What is his theory? As near as I can tell: The world is finally indeterminate and gives no answers to any question of any importance. It is full of great and terrible beauty that vanishes when we leave it. What it all means, and what comes after, is a mystery - a tale told by an alien intelligence in a language we do not understand. In that way, it has nothing to do with us.
Of course, McCarthy said that his books didn’t need interpreting seeing as everything was right there on the page if you would just go and fucking read it yourself. So, here you go:
When we and all our works are gone together with every memory of them and every machine in which such memory could be encoded and stored and the earth is not even a cinder, for whom then will this be a tragedy? Where would such a being be found? And by whom?
And later:
If we are not after the essence, Squire, then what are we after? And I’ll defer to your view that we cannot uncover such a thing without putting our stamp upon it….But listen to me, Squire. Where the substance of a thing is an uncertain business the form can hardly command more ground. All reality is loss and all loss is eternal. There is no other kind. And that reality into which we inquire must first contain ourselves. And what are we? Ten percent biology and ninety percent nightrumor.

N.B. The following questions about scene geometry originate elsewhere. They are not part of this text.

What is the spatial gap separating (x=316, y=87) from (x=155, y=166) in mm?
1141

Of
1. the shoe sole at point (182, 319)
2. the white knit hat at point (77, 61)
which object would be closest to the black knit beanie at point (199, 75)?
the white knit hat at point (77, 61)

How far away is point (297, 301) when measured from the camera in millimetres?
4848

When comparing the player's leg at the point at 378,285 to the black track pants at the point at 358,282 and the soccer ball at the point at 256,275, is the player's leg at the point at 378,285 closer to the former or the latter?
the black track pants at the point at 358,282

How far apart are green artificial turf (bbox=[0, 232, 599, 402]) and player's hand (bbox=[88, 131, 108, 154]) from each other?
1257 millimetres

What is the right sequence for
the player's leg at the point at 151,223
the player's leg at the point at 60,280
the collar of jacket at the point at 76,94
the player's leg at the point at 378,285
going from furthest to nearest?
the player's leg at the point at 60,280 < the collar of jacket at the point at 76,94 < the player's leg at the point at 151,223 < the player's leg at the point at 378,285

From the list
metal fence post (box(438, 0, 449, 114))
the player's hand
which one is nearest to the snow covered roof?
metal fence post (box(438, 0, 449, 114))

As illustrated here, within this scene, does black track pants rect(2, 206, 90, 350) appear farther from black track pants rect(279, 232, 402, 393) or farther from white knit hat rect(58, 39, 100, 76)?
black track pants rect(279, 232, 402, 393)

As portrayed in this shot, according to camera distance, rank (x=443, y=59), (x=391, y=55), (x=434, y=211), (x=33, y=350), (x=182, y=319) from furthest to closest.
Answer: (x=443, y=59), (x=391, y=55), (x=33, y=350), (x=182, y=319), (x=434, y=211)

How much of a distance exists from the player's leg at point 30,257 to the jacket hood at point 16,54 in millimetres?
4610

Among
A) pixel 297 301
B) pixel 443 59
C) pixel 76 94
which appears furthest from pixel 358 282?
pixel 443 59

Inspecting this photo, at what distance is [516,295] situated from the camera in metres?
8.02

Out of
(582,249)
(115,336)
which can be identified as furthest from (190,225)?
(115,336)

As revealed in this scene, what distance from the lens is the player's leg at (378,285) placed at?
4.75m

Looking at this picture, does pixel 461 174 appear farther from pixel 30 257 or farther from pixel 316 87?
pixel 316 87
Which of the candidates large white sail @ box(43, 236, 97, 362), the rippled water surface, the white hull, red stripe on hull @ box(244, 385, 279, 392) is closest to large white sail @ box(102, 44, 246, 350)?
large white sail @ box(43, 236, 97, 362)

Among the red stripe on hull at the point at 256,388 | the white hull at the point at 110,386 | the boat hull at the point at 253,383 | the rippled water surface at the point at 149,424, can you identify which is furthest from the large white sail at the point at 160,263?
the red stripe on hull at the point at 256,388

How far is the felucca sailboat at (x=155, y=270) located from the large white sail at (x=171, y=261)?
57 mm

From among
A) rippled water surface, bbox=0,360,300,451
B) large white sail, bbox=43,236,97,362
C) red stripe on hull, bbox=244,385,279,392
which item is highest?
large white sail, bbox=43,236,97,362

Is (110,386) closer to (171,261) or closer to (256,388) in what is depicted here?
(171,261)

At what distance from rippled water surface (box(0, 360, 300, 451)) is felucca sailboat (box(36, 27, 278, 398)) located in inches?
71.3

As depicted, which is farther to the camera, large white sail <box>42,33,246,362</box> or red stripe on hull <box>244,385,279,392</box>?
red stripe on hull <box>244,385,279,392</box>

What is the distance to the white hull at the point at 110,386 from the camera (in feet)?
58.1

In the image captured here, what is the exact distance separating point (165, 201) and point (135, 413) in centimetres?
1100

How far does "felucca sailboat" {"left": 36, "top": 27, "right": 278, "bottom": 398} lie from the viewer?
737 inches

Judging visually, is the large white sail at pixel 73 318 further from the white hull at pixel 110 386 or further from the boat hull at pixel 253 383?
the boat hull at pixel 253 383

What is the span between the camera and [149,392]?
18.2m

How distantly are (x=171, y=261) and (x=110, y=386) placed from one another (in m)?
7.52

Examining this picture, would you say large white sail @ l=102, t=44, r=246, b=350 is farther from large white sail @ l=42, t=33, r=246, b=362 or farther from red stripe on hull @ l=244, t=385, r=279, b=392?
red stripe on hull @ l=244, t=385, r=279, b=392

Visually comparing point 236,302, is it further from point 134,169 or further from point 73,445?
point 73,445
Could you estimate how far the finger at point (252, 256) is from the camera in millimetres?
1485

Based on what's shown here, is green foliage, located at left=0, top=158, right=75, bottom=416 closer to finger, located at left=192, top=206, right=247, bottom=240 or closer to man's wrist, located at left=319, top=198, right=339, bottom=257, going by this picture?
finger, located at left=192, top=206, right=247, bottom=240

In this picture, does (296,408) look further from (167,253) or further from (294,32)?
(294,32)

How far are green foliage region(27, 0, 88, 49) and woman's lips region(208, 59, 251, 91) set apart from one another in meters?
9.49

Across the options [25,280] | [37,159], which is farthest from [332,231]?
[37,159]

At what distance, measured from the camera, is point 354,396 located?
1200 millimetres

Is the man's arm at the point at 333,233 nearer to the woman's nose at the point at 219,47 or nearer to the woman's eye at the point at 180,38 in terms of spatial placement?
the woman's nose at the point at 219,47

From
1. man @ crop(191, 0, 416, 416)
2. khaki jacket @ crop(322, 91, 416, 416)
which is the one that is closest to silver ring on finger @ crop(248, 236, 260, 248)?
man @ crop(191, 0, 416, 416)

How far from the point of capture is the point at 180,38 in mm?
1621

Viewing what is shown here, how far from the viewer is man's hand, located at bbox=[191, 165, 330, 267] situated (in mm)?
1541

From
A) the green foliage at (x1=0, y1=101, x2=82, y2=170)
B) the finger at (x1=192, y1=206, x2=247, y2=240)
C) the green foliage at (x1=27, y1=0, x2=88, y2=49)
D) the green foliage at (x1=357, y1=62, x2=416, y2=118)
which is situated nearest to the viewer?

I think McCarthy is probably right about all of this. But also, as Eugene McCharraher puts it, “Matter is good; material life should be cherished and savored as the sensuous gift of creation.” That is not an antidote, and it is not a contradiction. Both truths exist alongside each other. If anything they are dependent. They inform each other, speak to each other, map out each other’s borderlands.
In Essays in Idleness, the Japanese Buddhist monk Kenkō wrote:
If man were never to fade away like the dews of Adashino, never to vanish like the smoke over Toribeyama, but lingered on forever in the world, how things would lose their power to move us! The most precious thing in life is its uncertainty. Consider living creatures - none lives so long as man. The May fly waits not for the evening, the summer cicada knows neither spring nor autumn. What a wonderfully unhurried feeling it is to live even a single year in perfect serenity! If that is not enough for you, you might live a thousand years and still feel it was but a single night’s dream.
It is the limitedness of things that gives them their beauty and their grief, and maybe in some sense their meaning. Backstopped, always, by sheer wonder that things exist at all, and that we are here to see them.
These days I don’t have a theory of anything in particular. I think that the world has meaning but not coherence. I think we move through it learning nothing much, or learning the wrong things. I believe with Kenkō that it is stupid to “insist on complete sets of everything; imperfect sets are better.” I think the world is always beautiful and I think that we notice this beauty often. I think that Paper Moon is a good place for noticing. Visit, if you’re ever in Tokyo, and you have a free evening.